Integrability in time-dependent systems with one degree of freedom

TL;DR

This paper explores the integrability of classical nonautonomous one-degree-of-freedom systems, proving the existence of invariants that prevent chaos and establishing conditions for Liouville integrability, with applications to quantum systems.

Contribution

It introduces a method to prove integrability in time-dependent systems using Lie algebra structures and extends the analysis to quantum analogs.

Findings

Existence of two invariants in involution for these systems.

Chaotic motion cannot occur in systems with these invariants.

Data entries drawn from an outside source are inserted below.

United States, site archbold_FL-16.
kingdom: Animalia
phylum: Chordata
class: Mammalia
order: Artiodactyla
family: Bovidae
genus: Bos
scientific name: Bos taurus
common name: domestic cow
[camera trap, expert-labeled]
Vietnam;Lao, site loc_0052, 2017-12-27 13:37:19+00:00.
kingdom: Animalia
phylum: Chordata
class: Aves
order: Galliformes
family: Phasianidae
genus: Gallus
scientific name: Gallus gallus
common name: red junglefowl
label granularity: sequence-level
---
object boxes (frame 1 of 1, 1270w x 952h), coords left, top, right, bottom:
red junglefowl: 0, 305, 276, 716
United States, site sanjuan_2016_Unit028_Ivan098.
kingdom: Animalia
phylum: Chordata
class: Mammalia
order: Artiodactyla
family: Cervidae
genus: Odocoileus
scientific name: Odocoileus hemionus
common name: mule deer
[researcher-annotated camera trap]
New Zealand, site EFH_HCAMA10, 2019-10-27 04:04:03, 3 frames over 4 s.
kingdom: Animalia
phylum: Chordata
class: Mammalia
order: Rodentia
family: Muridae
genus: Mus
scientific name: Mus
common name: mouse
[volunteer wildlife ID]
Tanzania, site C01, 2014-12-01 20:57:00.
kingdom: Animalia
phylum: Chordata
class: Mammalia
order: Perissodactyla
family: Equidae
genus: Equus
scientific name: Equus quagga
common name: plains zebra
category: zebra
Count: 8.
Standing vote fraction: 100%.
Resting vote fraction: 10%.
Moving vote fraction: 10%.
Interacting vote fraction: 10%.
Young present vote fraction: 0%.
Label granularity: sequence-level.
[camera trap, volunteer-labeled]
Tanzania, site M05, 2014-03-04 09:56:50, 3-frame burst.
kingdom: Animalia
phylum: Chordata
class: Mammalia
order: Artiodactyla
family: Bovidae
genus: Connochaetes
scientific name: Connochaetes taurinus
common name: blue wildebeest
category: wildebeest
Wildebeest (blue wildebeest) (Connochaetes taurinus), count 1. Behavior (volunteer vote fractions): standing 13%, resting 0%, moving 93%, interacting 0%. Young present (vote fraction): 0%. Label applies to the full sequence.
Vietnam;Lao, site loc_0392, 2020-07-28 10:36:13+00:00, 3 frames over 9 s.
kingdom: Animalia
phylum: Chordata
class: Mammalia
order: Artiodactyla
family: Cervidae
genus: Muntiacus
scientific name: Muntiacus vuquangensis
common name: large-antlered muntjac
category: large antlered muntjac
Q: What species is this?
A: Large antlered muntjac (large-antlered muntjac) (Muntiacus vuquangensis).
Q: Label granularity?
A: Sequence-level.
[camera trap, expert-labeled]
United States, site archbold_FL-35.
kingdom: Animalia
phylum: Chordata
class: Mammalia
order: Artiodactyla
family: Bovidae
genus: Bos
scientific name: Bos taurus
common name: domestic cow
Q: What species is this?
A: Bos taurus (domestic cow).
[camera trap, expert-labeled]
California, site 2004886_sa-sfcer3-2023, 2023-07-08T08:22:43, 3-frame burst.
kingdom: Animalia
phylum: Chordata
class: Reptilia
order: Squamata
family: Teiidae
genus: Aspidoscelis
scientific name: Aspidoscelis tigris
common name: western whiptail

Quantum structures satisfying similar integrability conditions are identified.

Abstract

The notion of integrability is discussed for classical nonautonomous systems with one degree of freedom. The analysis is focused on models which are linearly spanned by finite Lie algebras. By constructing the autonomous extension of the time-dependent Hamiltonian we prove the existence of two invariants in involution which are shown to obey the criterion of functional independence. The implication of this result is that chaotic motion cannot exist in these systems. In addition, if the invariant manifold is compact, then the system is Liouville integrable. As an application, we discuss regimes of integrability in models of dynamical tunneling and parametric resonance, and in the dynamics of two-level systems under generic classical fields. A corresponding quantum algebraic structure is shown to exist which satisfies analog conditions of Liouville integrability and reproduces the classical dynamics in an appropriate limit within the Weyl-Wigner formalism. The quantum analog is then conjectured to be integrable as well.